WHAT THE TASK REQUIRES: Return every line of the listing below word for word, but leave out the pictures.

RECORDS SUPPLIED:
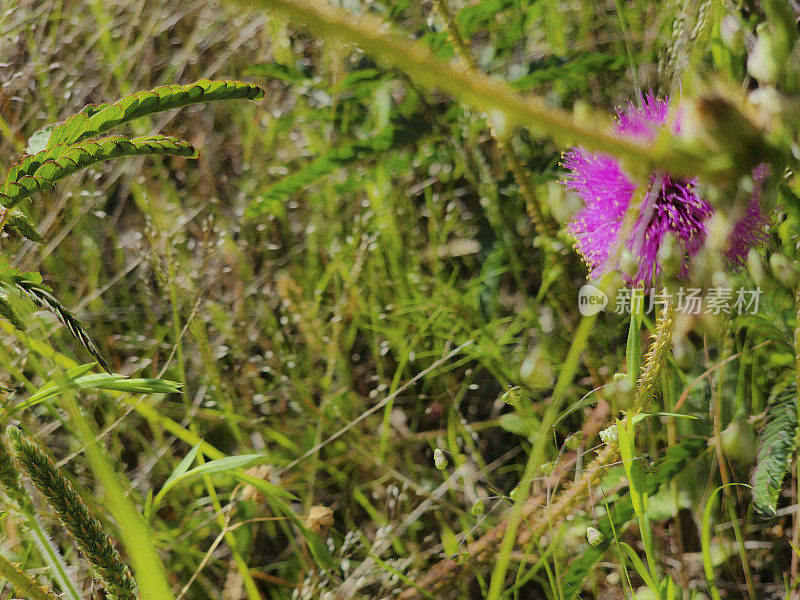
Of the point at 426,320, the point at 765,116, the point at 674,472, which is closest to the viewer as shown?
the point at 765,116

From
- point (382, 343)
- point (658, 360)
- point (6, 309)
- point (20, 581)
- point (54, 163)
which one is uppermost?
point (54, 163)

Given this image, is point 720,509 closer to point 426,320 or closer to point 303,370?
point 426,320

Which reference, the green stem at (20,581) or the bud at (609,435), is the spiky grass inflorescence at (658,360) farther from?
the green stem at (20,581)

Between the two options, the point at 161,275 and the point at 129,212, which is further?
the point at 129,212

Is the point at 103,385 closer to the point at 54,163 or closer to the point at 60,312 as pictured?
the point at 60,312

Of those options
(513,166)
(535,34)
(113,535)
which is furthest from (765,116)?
(535,34)

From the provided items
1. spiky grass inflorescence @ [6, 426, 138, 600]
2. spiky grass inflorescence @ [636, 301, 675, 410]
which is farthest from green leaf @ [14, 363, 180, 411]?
spiky grass inflorescence @ [636, 301, 675, 410]

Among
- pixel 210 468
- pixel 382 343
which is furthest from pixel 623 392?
pixel 382 343
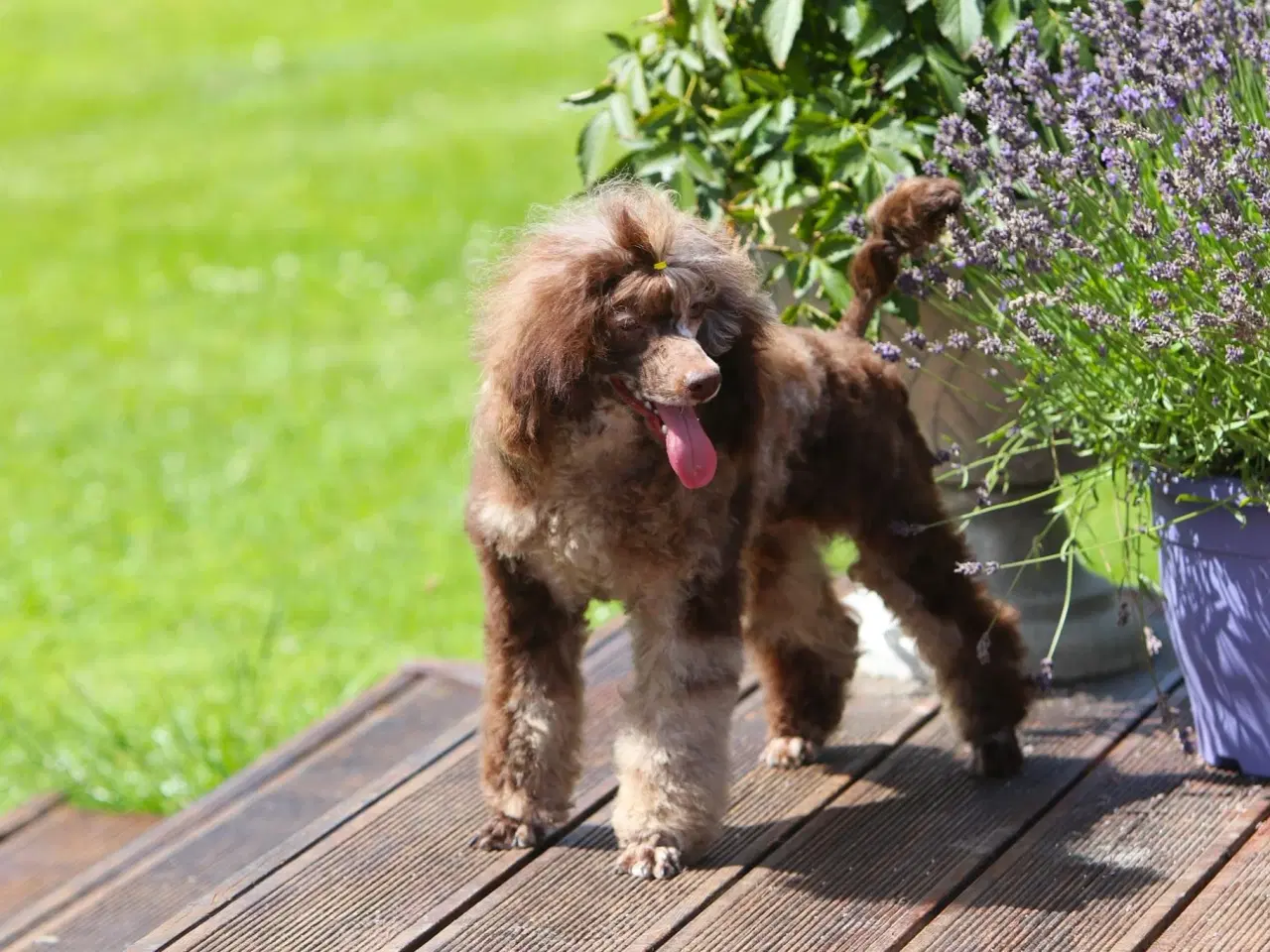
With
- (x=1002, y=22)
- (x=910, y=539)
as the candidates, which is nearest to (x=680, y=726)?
(x=910, y=539)

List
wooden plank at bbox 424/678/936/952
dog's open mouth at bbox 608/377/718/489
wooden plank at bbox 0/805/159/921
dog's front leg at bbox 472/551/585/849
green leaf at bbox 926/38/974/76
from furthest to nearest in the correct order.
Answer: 1. wooden plank at bbox 0/805/159/921
2. green leaf at bbox 926/38/974/76
3. dog's front leg at bbox 472/551/585/849
4. wooden plank at bbox 424/678/936/952
5. dog's open mouth at bbox 608/377/718/489

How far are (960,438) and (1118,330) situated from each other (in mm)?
815

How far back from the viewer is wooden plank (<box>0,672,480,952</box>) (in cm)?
359

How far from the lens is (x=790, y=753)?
11.7 ft

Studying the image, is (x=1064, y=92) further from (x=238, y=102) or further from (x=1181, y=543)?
(x=238, y=102)

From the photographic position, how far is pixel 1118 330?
116 inches

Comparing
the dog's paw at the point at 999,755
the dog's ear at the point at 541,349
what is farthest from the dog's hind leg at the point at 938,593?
→ the dog's ear at the point at 541,349

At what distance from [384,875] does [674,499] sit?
0.92 meters

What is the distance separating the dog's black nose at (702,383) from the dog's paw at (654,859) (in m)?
0.86

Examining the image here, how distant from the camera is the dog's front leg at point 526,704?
3.18m

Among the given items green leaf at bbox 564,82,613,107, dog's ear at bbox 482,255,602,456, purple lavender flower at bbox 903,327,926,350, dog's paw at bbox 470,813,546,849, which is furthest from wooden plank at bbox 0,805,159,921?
purple lavender flower at bbox 903,327,926,350

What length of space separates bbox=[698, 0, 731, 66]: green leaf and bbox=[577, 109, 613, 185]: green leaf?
0.28 m

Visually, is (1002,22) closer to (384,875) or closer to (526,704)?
(526,704)

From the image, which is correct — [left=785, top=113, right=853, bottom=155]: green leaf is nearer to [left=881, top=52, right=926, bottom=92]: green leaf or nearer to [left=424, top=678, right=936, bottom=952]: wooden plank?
[left=881, top=52, right=926, bottom=92]: green leaf
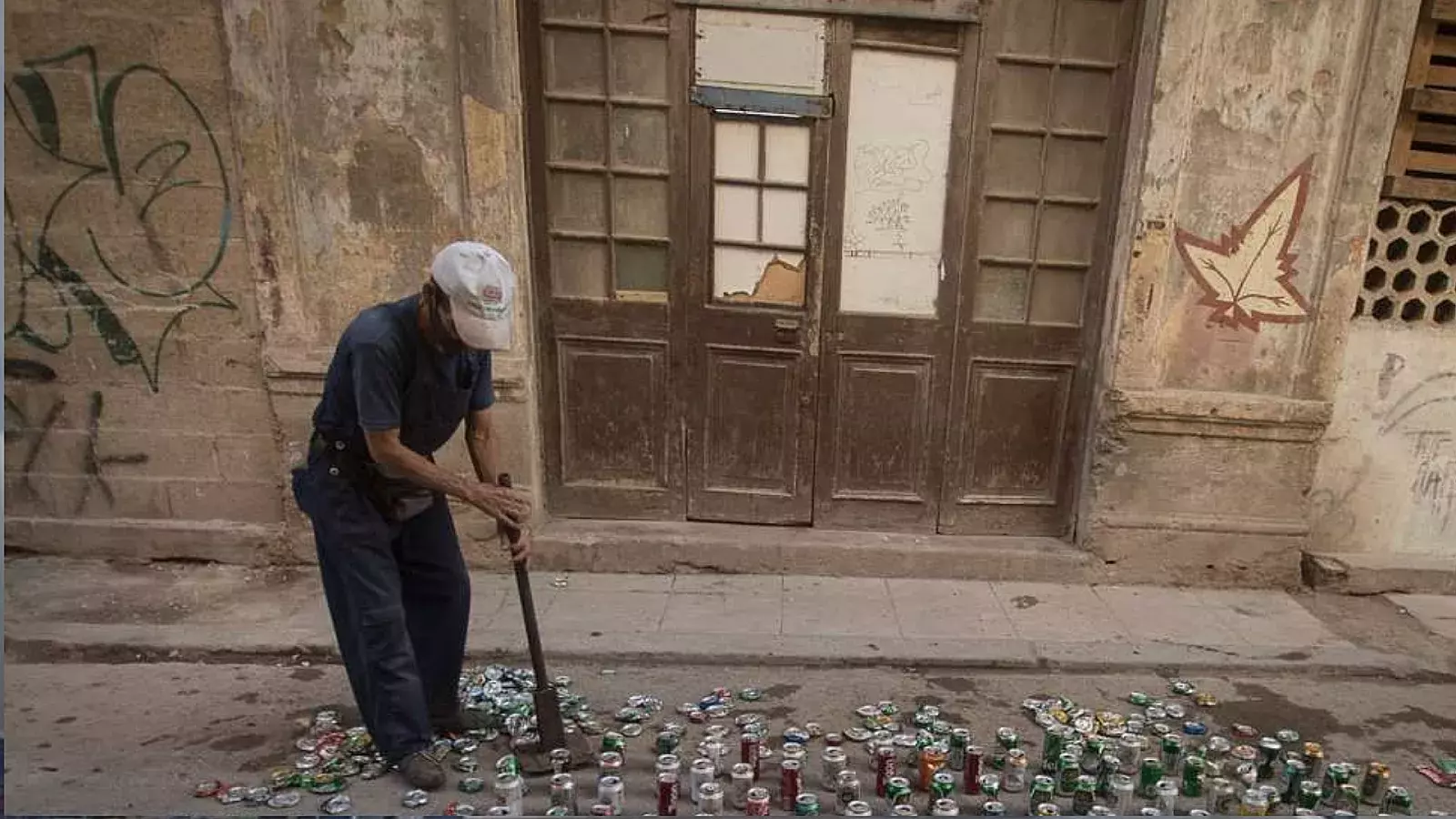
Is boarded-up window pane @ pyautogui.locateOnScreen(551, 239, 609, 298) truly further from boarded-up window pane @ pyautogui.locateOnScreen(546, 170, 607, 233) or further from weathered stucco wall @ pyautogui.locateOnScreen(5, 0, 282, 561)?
weathered stucco wall @ pyautogui.locateOnScreen(5, 0, 282, 561)

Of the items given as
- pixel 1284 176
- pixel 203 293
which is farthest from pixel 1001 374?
pixel 203 293

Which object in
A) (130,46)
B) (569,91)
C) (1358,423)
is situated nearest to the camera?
(130,46)

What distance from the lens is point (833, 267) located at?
4504 mm

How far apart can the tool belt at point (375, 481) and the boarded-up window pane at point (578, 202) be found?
2.02 metres

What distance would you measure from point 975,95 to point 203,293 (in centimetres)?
407

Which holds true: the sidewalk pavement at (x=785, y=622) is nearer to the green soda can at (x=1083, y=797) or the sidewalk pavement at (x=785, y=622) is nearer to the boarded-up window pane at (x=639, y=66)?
the green soda can at (x=1083, y=797)

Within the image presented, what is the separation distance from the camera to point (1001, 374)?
4629 mm

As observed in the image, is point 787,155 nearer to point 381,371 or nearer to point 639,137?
point 639,137

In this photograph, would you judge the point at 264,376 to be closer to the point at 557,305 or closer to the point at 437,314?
the point at 557,305

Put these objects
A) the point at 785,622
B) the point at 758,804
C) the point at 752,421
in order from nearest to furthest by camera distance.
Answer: the point at 758,804, the point at 785,622, the point at 752,421

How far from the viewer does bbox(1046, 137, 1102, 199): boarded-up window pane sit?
4.39 metres

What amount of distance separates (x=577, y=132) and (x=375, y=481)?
91.0 inches

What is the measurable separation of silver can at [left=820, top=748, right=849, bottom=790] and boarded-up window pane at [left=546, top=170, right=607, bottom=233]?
9.21ft

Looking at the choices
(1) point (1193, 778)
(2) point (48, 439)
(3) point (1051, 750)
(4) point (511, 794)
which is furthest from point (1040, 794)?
(2) point (48, 439)
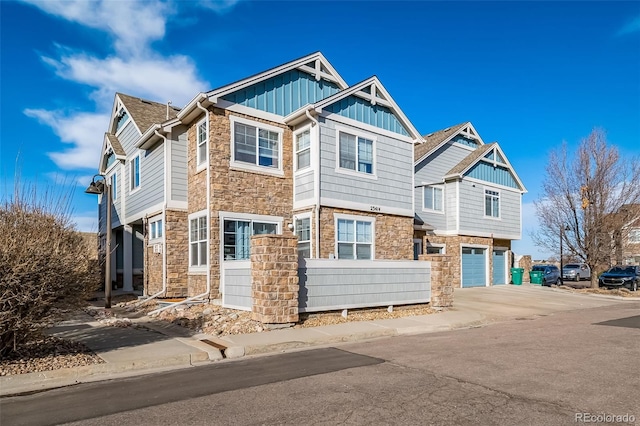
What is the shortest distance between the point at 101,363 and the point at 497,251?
958 inches

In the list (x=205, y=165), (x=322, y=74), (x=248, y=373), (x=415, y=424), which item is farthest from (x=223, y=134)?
(x=415, y=424)

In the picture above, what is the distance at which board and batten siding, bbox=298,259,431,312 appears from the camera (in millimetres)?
12109

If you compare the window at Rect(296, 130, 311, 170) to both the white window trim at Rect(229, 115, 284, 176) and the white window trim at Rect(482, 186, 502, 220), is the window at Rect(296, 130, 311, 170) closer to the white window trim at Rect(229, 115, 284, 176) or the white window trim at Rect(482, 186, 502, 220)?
the white window trim at Rect(229, 115, 284, 176)

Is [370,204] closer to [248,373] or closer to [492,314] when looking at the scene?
[492,314]

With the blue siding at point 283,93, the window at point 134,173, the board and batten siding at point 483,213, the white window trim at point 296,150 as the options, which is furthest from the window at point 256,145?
the board and batten siding at point 483,213

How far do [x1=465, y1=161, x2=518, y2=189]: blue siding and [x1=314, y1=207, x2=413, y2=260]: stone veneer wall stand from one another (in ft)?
27.6

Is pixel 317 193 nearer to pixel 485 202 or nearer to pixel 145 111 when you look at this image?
pixel 145 111

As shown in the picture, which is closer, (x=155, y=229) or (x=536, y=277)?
(x=155, y=229)

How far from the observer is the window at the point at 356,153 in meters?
16.2

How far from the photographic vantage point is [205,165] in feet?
48.0

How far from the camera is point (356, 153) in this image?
1661 centimetres

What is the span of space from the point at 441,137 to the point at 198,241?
15.8m

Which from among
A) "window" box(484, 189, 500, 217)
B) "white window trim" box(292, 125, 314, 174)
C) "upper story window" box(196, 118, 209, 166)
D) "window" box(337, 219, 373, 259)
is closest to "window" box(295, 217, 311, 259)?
"window" box(337, 219, 373, 259)

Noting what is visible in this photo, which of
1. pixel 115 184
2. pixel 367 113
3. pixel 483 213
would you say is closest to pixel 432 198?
pixel 483 213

THE SOLUTION:
Of the point at 426,320, the point at 765,116, the point at 674,472, which is closest to the viewer as shown?
the point at 765,116

From
- point (382, 343)
- point (658, 360)
- point (6, 309)
- point (20, 581)
- point (54, 163)
which one is uppermost?
point (54, 163)

Given this image, is point 720,509 closer to point 426,320 or closer to point 303,370?
point 426,320

Which reference, the green stem at (20,581) or the bud at (609,435), is the spiky grass inflorescence at (658,360) farther from?
the green stem at (20,581)

Between the two options, the point at 161,275 and the point at 129,212, which is further?
the point at 129,212

Is the point at 103,385 closer to the point at 54,163 or closer to the point at 60,312 as pictured?
the point at 60,312

Of those options
(513,166)
(535,34)
(113,535)
which is furthest from (765,116)?
(535,34)

From the provided items
1. spiky grass inflorescence @ [6, 426, 138, 600]
2. spiky grass inflorescence @ [636, 301, 675, 410]
which is farthest from green leaf @ [14, 363, 180, 411]?
spiky grass inflorescence @ [636, 301, 675, 410]

Among
- pixel 210 468
- pixel 382 343
which is furthest from pixel 623 392?
pixel 382 343
With
- (x=1002, y=22)
- (x=910, y=539)
as the candidates, which is nearest to (x=680, y=726)?
(x=910, y=539)

List
wooden plank at bbox 424/678/936/952
dog's open mouth at bbox 608/377/718/489
wooden plank at bbox 0/805/159/921
dog's front leg at bbox 472/551/585/849
green leaf at bbox 926/38/974/76
from furthest to nearest in the correct order.
Answer: 1. wooden plank at bbox 0/805/159/921
2. green leaf at bbox 926/38/974/76
3. dog's front leg at bbox 472/551/585/849
4. wooden plank at bbox 424/678/936/952
5. dog's open mouth at bbox 608/377/718/489

How far are (960,438) and (1118,330) situated from each other (in mm)?
815

How far back from the viewer is wooden plank (<box>0,672,480,952</box>) (in cm)?
359

How far from the lens is (x=790, y=753)?
11.7 ft

Studying the image, is (x=1064, y=92) further from (x=238, y=102) or further from (x=1181, y=543)?
(x=238, y=102)

From the photographic position, how far is pixel 1118 330?
116 inches

Comparing
the dog's paw at the point at 999,755
the dog's ear at the point at 541,349
what is farthest from the dog's hind leg at the point at 938,593?
→ the dog's ear at the point at 541,349

At what distance from [384,875] does [674,499] sit?
0.92 meters

What is the distance separating the dog's black nose at (702,383) from the dog's paw at (654,859) (in m)?
0.86

Examining the image here, how distant from the camera is the dog's front leg at point 526,704?
3.18m

Among the given items green leaf at bbox 564,82,613,107, dog's ear at bbox 482,255,602,456, purple lavender flower at bbox 903,327,926,350, dog's paw at bbox 470,813,546,849, which is furthest from wooden plank at bbox 0,805,159,921?
purple lavender flower at bbox 903,327,926,350

What length of space separates bbox=[698, 0, 731, 66]: green leaf and bbox=[577, 109, 613, 185]: green leaf?
0.28 m

Visually, is (1002,22) closer to (384,875) or closer to (526,704)?
(526,704)

From the image, which is correct — [left=785, top=113, right=853, bottom=155]: green leaf is nearer to [left=881, top=52, right=926, bottom=92]: green leaf or nearer to [left=424, top=678, right=936, bottom=952]: wooden plank?
[left=881, top=52, right=926, bottom=92]: green leaf
Is boarded-up window pane @ pyautogui.locateOnScreen(551, 239, 609, 298) truly further from boarded-up window pane @ pyautogui.locateOnScreen(546, 170, 607, 233) or further from weathered stucco wall @ pyautogui.locateOnScreen(5, 0, 282, 561)?
weathered stucco wall @ pyautogui.locateOnScreen(5, 0, 282, 561)

Of the items given as
- pixel 1284 176
- pixel 203 293
which is farthest from pixel 1001 374?
pixel 203 293

Which object in
A) (130,46)
B) (569,91)
C) (1358,423)
is situated nearest to the camera?
(130,46)

What distance from the lens is point (833, 267) located at?
4504 mm

How far apart can the tool belt at point (375, 481) and the boarded-up window pane at point (578, 202) be found?
2.02 metres

What distance would you measure from point 975,95 to point 203,293 (in centimetres)?
407

Which holds true: the sidewalk pavement at (x=785, y=622) is nearer to the green soda can at (x=1083, y=797) or the sidewalk pavement at (x=785, y=622) is nearer to the boarded-up window pane at (x=639, y=66)?
the green soda can at (x=1083, y=797)

Within the image presented, what is the separation distance from the camera to point (1001, 374)?
4629 mm

As observed in the image, is point 787,155 nearer to point 381,371 or nearer to point 639,137?
point 639,137

In this photograph, would you judge the point at 264,376 to be closer to the point at 557,305 or closer to the point at 437,314?
the point at 557,305

Put these objects
A) the point at 785,622
B) the point at 758,804
C) the point at 752,421
in order from nearest to furthest by camera distance.
Answer: the point at 758,804, the point at 785,622, the point at 752,421

How far from the viewer does bbox(1046, 137, 1102, 199): boarded-up window pane sit?
4.39 metres

What amount of distance separates (x=577, y=132) and (x=375, y=481)?
91.0 inches

What is the measurable separation of silver can at [left=820, top=748, right=849, bottom=790] and boarded-up window pane at [left=546, top=170, right=607, bottom=233]?
9.21ft

Looking at the choices
(1) point (1193, 778)
(2) point (48, 439)
(3) point (1051, 750)
(4) point (511, 794)
which is furthest from point (1040, 794)?
(2) point (48, 439)
What is the shortest distance between the point at 101,363 and the point at 497,251?
958 inches

In the list (x=205, y=165), (x=322, y=74), (x=248, y=373), (x=415, y=424), which item is farthest from (x=223, y=134)?
(x=415, y=424)

In the picture above, what is the distance at which board and batten siding, bbox=298,259,431,312 appears from the camera (in millimetres)?
12109

If you compare the window at Rect(296, 130, 311, 170) to both the white window trim at Rect(229, 115, 284, 176) and the white window trim at Rect(482, 186, 502, 220), is the window at Rect(296, 130, 311, 170) closer to the white window trim at Rect(229, 115, 284, 176) or the white window trim at Rect(482, 186, 502, 220)?
the white window trim at Rect(229, 115, 284, 176)

Is [370,204] closer to [248,373] or closer to [492,314] when looking at the scene?
[492,314]

With the blue siding at point 283,93, the window at point 134,173, the board and batten siding at point 483,213, the white window trim at point 296,150 as the options, which is furthest from the window at point 256,145?
the board and batten siding at point 483,213

How far do [x1=465, y1=161, x2=518, y2=189]: blue siding and [x1=314, y1=207, x2=413, y2=260]: stone veneer wall stand from one another (in ft)?
27.6

Is pixel 317 193 nearer to pixel 485 202 or nearer to pixel 145 111 when you look at this image?
pixel 145 111

As shown in the picture, which is closer, (x=155, y=229) or (x=536, y=277)?
(x=155, y=229)

How far from the observer is the window at the point at 356,153 in meters?
16.2

How far from the photographic vantage point is [205,165] in feet?
48.0

How far from the camera is point (356, 153) in this image?
1661 centimetres

What is the span of space from the point at 441,137 to the point at 198,241?
15.8m

Which from among
A) "window" box(484, 189, 500, 217)
B) "white window trim" box(292, 125, 314, 174)
C) "upper story window" box(196, 118, 209, 166)
D) "window" box(337, 219, 373, 259)
is closest to "window" box(295, 217, 311, 259)?
"window" box(337, 219, 373, 259)

Noting what is visible in this photo, which of
1. pixel 115 184
2. pixel 367 113
3. pixel 483 213
would you say is closest to pixel 432 198?
pixel 483 213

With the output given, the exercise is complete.